Material shown

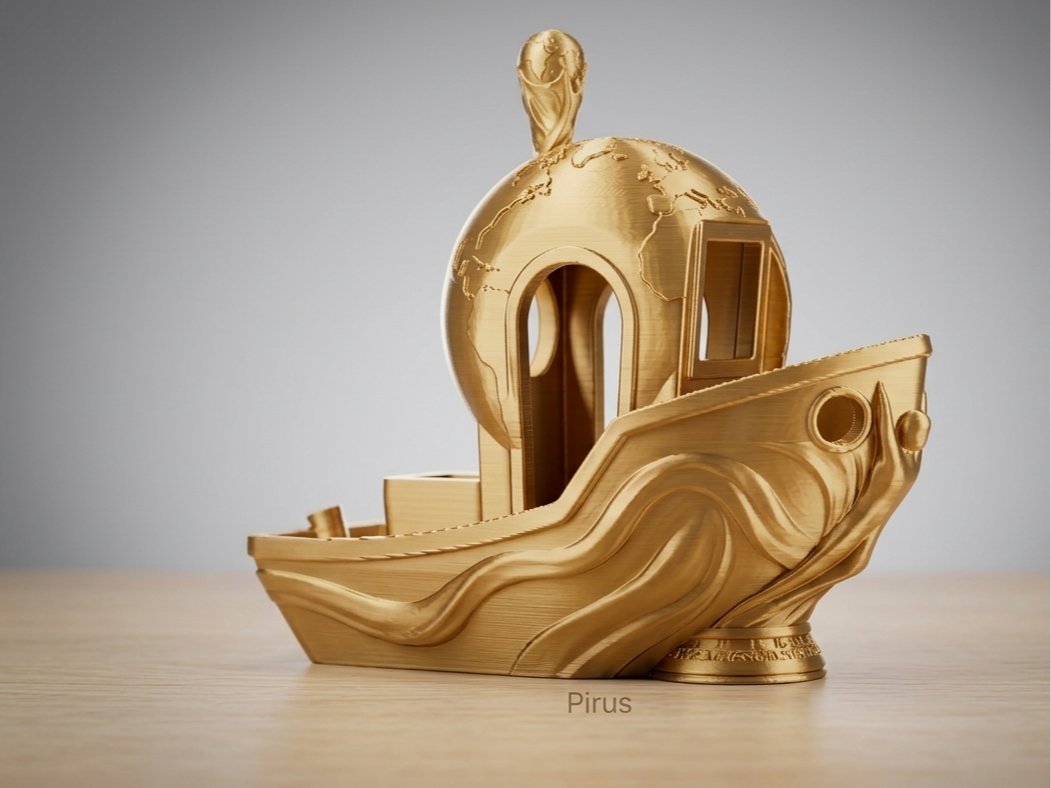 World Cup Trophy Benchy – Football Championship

* * *

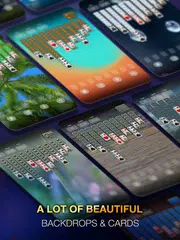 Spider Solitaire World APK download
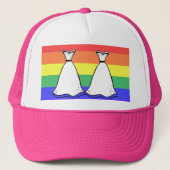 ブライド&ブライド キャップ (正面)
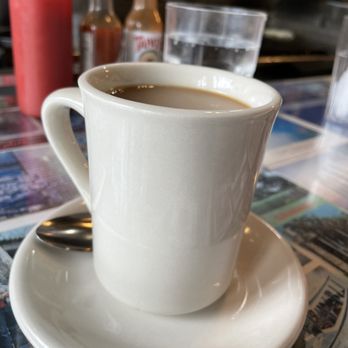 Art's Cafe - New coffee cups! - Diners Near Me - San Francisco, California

---

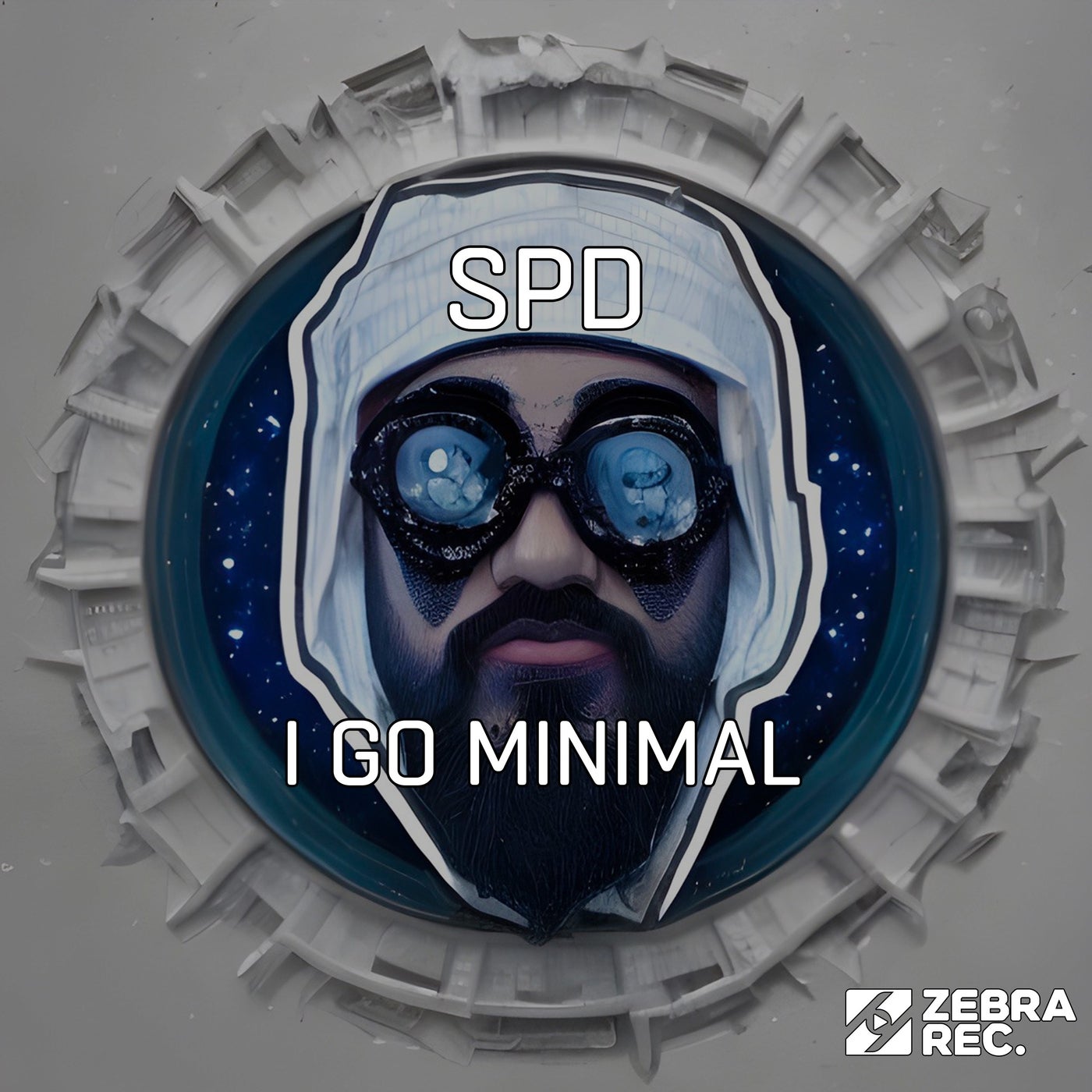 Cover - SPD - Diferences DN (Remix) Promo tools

The task
Set down again, word for word, every line from the one with "Spider Solitaire World APK download" to the one with "Art's Cafe - New" in the entries above, and omit the pictures.

Solution to the problem
 Spider Solitaire World APK download
 ブライド&ブライド キャップ (正面)
 Art's Cafe - New coffee cups! - Diners Near Me - San Francisco, California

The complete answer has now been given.